» **TASK TO CARRY OUT**: In the data below, duplicate word for word the part that opens with the line containing "How far from the camera can" and closes with the line containing "point (427, 219), point", including both of those lines.

[Collected data]
* start *

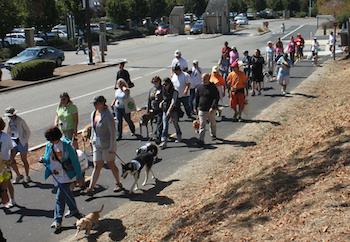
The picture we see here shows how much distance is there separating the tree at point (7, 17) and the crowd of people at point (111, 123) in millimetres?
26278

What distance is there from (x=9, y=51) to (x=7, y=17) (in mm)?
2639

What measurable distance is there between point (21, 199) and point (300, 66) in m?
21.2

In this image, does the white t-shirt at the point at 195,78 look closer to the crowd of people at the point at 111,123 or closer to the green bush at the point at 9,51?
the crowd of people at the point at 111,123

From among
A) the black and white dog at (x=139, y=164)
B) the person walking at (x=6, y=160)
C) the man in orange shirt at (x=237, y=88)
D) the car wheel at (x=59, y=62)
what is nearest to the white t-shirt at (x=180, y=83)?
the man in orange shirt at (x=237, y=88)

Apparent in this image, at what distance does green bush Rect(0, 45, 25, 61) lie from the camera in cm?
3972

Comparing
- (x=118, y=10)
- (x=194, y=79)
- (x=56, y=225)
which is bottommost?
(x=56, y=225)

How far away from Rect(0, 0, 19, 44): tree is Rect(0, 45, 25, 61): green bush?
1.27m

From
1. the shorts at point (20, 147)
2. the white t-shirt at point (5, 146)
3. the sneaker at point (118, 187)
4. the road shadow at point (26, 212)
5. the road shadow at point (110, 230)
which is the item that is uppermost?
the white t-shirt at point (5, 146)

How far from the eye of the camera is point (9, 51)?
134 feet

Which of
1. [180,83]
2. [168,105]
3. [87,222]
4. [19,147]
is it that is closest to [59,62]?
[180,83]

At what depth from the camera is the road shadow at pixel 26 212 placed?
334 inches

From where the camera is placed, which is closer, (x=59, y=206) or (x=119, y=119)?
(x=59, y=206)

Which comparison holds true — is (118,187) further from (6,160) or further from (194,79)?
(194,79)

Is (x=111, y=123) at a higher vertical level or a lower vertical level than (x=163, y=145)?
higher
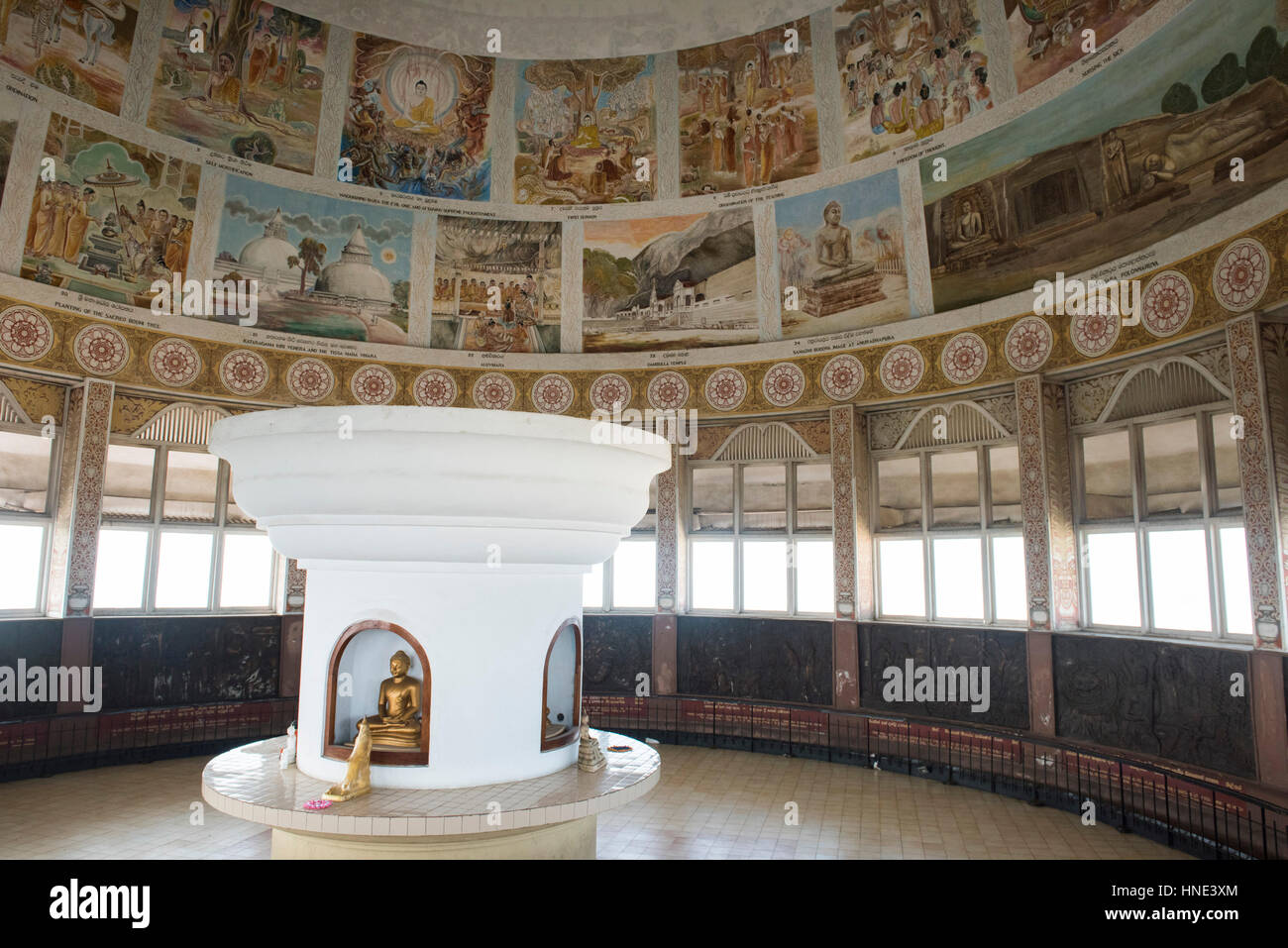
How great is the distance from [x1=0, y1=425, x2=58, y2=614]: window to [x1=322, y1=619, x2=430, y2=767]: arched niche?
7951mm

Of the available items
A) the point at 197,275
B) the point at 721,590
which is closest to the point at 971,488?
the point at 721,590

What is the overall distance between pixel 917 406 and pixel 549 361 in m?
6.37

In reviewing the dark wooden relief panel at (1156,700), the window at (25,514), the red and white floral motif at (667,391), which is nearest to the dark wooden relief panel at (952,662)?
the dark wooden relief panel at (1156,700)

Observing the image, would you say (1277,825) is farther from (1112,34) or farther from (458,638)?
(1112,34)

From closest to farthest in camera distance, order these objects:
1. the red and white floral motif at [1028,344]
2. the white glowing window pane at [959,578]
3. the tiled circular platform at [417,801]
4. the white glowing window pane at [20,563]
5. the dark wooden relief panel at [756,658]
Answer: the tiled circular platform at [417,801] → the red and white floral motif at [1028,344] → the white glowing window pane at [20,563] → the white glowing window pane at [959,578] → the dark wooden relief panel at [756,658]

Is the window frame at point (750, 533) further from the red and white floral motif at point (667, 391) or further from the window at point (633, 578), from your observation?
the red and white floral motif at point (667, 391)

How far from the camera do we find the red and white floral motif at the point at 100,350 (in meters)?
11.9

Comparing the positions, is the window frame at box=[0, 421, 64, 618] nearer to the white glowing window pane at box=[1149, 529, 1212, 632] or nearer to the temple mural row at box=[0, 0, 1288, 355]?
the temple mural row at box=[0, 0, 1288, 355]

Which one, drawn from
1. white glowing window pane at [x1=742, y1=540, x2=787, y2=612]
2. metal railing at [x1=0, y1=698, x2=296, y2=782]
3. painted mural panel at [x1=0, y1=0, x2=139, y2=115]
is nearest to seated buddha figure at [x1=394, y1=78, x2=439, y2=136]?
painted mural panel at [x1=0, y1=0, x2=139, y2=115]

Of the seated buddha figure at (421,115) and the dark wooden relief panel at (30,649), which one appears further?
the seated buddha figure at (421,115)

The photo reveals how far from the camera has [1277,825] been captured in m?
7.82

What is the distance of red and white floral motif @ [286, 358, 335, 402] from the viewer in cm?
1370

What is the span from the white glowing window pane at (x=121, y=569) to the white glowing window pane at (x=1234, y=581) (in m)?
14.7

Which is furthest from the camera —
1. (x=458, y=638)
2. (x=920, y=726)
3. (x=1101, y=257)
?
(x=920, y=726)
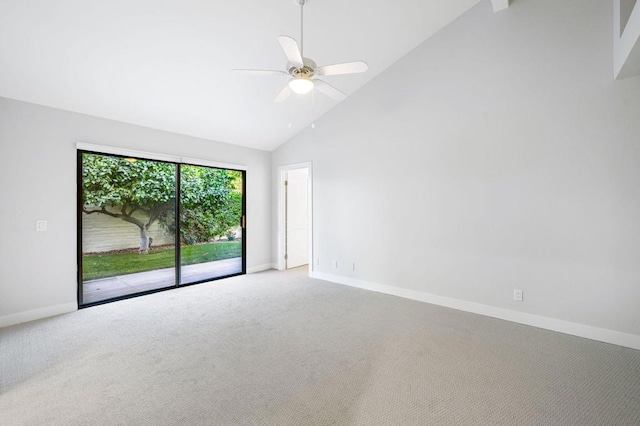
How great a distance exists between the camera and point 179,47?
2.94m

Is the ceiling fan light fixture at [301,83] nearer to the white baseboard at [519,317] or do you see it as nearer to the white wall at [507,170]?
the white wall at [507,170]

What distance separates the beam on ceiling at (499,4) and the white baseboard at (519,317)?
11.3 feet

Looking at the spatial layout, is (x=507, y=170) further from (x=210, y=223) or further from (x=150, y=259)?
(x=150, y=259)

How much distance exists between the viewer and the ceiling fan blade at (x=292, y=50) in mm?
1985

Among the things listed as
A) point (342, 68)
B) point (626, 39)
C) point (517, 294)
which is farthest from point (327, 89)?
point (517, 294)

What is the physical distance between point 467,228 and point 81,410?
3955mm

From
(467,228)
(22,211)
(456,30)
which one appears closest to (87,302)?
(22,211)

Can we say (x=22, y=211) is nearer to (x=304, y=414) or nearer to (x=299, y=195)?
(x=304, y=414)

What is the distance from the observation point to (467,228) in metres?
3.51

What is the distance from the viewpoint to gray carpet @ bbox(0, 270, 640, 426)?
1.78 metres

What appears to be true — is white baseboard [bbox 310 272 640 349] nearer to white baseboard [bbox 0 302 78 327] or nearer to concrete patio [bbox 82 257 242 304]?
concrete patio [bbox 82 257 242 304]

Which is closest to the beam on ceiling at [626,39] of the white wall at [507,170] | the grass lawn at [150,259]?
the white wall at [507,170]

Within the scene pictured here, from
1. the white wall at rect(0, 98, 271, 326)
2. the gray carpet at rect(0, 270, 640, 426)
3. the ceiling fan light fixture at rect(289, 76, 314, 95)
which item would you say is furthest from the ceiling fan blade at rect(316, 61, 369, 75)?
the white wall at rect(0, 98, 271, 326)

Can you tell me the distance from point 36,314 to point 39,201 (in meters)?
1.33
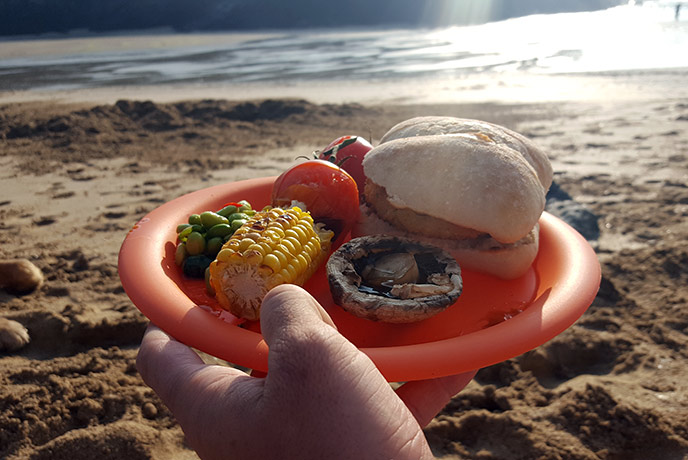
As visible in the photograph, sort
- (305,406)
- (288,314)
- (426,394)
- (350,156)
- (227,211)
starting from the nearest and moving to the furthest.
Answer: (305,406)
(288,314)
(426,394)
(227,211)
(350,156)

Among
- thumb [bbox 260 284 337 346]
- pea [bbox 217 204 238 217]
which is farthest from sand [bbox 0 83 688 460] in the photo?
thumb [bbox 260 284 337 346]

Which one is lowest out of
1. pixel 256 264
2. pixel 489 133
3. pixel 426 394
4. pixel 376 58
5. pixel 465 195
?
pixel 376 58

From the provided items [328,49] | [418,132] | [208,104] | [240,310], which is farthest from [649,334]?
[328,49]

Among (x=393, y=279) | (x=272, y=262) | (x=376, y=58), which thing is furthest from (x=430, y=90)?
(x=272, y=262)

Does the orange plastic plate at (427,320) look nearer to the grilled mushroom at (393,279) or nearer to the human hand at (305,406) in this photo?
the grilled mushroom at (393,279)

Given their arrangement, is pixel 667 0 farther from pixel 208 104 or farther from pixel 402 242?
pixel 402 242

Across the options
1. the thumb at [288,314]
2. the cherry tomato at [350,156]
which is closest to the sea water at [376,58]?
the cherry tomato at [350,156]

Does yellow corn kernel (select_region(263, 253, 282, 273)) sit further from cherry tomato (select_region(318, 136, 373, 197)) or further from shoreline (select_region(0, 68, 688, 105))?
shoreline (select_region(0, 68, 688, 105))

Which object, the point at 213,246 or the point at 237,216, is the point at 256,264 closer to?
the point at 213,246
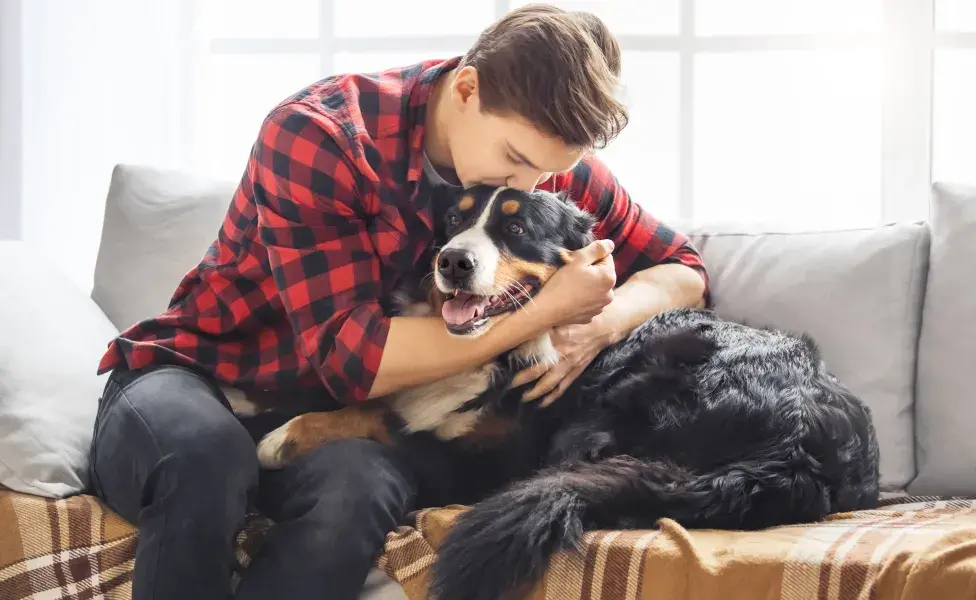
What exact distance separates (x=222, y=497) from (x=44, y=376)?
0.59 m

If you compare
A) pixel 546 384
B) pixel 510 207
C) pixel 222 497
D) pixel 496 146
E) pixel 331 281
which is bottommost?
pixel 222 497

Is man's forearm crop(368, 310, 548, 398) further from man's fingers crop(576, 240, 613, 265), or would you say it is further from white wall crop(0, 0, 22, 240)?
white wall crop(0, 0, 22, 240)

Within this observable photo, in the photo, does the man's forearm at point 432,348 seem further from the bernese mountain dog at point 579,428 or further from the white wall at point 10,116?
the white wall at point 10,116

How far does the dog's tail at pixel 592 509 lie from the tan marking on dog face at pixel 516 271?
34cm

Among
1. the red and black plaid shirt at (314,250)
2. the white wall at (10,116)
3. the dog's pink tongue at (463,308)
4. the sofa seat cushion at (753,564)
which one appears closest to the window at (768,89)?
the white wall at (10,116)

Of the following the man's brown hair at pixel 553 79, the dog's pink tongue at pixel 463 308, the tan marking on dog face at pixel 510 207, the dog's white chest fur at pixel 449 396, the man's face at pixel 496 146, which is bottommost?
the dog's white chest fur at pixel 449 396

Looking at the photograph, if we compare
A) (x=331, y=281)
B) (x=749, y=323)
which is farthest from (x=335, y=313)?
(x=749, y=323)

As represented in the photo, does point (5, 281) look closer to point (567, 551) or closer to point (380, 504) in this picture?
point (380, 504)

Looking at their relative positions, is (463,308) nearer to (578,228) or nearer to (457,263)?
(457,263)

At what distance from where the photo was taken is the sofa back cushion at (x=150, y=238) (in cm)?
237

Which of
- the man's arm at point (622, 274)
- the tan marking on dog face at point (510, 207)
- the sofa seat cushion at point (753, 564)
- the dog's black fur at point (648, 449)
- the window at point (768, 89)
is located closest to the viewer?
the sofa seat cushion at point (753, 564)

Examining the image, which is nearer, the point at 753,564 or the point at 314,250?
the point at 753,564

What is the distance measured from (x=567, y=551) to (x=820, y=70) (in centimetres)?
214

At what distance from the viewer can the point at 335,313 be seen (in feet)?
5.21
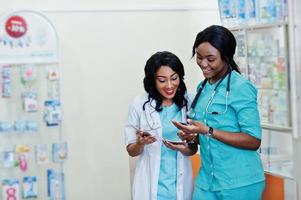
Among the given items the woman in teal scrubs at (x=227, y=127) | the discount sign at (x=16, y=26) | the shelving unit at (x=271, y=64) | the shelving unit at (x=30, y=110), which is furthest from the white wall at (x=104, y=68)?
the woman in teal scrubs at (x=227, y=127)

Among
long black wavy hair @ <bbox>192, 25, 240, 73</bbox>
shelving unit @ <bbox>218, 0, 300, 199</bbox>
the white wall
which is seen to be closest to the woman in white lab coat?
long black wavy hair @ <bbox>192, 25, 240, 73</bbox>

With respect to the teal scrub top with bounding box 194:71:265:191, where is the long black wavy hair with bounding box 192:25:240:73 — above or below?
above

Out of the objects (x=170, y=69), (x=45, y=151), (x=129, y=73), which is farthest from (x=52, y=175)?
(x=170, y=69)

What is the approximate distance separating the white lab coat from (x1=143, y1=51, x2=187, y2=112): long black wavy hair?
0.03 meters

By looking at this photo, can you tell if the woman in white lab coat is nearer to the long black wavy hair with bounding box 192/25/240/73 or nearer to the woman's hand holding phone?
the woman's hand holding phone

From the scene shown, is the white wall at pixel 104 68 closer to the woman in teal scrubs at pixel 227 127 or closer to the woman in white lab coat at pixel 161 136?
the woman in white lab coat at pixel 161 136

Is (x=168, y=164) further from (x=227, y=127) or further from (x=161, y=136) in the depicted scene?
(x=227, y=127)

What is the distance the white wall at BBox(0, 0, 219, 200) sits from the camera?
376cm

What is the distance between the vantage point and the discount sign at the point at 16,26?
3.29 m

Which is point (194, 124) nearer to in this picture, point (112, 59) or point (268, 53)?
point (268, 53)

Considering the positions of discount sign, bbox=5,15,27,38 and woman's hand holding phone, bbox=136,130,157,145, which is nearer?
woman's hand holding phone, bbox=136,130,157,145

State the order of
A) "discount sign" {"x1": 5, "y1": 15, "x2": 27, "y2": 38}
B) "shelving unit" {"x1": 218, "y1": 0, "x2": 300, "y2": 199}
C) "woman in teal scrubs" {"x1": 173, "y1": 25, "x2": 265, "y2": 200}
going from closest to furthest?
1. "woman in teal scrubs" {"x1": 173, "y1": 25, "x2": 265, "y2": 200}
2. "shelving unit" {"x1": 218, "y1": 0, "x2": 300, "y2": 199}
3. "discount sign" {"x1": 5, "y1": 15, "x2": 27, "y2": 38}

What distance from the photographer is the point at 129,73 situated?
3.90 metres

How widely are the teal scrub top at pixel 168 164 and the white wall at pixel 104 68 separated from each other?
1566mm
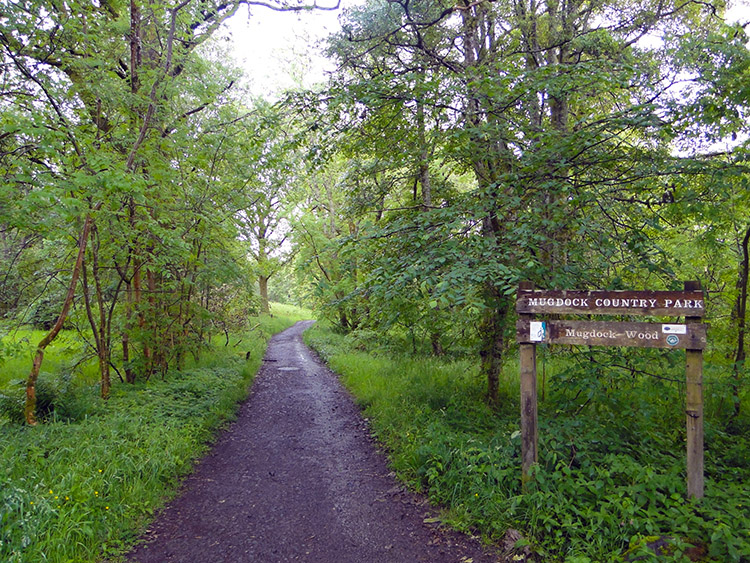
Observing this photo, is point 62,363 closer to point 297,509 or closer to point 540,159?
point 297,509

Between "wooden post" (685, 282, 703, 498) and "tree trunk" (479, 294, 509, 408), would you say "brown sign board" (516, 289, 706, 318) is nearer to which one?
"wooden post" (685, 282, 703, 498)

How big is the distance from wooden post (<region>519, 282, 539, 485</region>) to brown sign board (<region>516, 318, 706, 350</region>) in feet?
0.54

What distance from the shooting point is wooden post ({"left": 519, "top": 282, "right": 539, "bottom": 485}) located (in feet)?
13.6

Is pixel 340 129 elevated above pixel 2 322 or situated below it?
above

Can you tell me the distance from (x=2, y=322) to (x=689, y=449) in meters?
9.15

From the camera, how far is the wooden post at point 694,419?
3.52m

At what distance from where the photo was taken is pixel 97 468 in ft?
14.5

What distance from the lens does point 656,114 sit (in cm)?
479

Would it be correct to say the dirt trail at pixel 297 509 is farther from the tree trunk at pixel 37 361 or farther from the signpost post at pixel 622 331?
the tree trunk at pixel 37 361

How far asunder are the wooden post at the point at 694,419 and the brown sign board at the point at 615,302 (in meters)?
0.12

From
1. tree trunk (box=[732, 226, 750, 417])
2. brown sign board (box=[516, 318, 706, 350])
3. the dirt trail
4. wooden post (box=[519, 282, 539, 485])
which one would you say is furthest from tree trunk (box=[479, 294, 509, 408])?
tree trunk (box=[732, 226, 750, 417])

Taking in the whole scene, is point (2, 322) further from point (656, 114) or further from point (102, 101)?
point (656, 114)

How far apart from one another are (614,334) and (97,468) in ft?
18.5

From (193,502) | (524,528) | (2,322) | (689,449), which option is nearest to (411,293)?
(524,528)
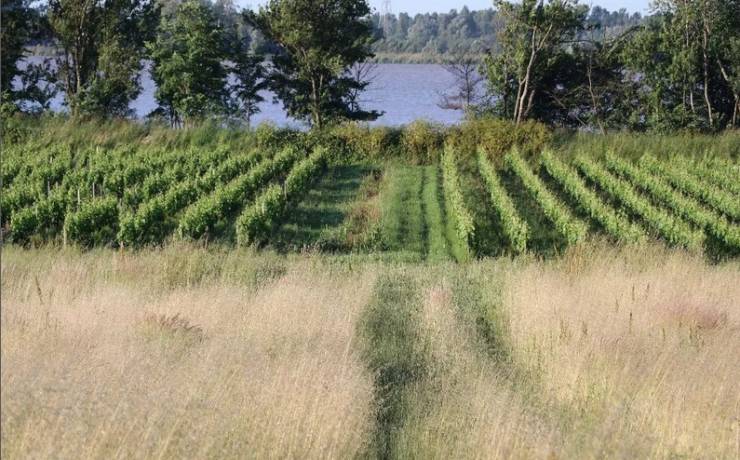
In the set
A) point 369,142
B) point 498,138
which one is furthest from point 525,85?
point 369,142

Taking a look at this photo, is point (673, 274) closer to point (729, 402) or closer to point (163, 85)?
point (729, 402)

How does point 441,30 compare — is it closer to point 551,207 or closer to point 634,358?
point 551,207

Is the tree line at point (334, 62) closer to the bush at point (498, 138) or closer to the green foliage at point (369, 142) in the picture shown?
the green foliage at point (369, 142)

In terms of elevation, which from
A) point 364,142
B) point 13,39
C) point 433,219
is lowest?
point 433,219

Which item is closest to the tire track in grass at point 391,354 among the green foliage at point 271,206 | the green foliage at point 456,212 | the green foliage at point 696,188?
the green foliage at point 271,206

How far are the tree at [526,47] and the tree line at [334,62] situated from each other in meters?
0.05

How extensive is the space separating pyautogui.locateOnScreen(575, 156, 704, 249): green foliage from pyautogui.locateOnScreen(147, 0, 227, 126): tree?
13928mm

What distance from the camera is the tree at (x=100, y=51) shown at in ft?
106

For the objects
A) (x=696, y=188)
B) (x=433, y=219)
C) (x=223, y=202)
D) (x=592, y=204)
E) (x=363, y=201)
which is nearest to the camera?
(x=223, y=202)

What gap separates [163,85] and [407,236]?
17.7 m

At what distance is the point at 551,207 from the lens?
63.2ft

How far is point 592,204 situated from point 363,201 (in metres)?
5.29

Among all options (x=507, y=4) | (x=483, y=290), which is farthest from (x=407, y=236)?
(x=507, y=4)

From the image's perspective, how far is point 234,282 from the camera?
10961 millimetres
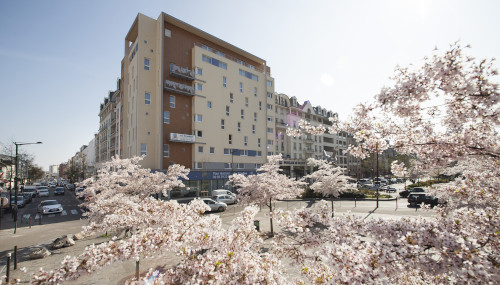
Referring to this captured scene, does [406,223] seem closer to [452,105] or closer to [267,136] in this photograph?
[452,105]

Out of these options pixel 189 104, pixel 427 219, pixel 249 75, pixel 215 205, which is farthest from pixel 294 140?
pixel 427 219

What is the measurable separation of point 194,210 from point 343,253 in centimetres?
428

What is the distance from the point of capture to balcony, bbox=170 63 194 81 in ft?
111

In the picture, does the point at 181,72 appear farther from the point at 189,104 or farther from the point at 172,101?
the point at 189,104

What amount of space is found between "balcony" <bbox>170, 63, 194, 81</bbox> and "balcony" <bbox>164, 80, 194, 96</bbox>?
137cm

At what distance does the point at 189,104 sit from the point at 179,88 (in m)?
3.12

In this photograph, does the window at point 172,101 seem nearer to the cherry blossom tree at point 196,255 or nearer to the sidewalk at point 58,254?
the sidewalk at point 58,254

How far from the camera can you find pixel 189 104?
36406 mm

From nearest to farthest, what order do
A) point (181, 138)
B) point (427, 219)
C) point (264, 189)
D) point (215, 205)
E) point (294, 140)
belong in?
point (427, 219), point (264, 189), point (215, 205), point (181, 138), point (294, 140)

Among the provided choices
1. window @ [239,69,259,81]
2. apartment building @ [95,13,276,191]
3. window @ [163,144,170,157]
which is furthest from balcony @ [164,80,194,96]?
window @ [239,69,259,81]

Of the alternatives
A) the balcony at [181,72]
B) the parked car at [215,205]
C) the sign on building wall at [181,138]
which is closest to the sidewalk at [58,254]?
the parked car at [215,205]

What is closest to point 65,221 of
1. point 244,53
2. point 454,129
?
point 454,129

* end *

» **TASK SOLUTION**:
How far from the camera can you find pixel 189 104?
36406 mm

From nearest to farthest, what order do
A) point (181, 138)
B) point (427, 219)
C) point (264, 189)
D) point (215, 205)
E) point (294, 140)
belong in?
point (427, 219), point (264, 189), point (215, 205), point (181, 138), point (294, 140)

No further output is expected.